All of the records below should be output exactly.

Source records:
*** Block opens ***

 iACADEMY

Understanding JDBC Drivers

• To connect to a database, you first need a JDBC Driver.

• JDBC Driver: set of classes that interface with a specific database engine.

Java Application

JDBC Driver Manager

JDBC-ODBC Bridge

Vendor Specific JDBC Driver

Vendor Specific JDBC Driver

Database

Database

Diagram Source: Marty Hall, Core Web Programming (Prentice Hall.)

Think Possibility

*** Block closes ***

▶ _Your response_:
 iACADEMY

Understanding JDBC Drivers

• To connect to a database, you first need a JDBC Driver.

• JDBC Driver: set of classes that interface with a specific database engine.

Java Application

JDBC Driver Manager

JDBC-ODBC Bridge

Vendor Specific JDBC Driver

Vendor Specific JDBC Driver

Database

Database

Diagram Source: Marty Hall, Core Web Programming (Prentice Hall.)

Think Possibility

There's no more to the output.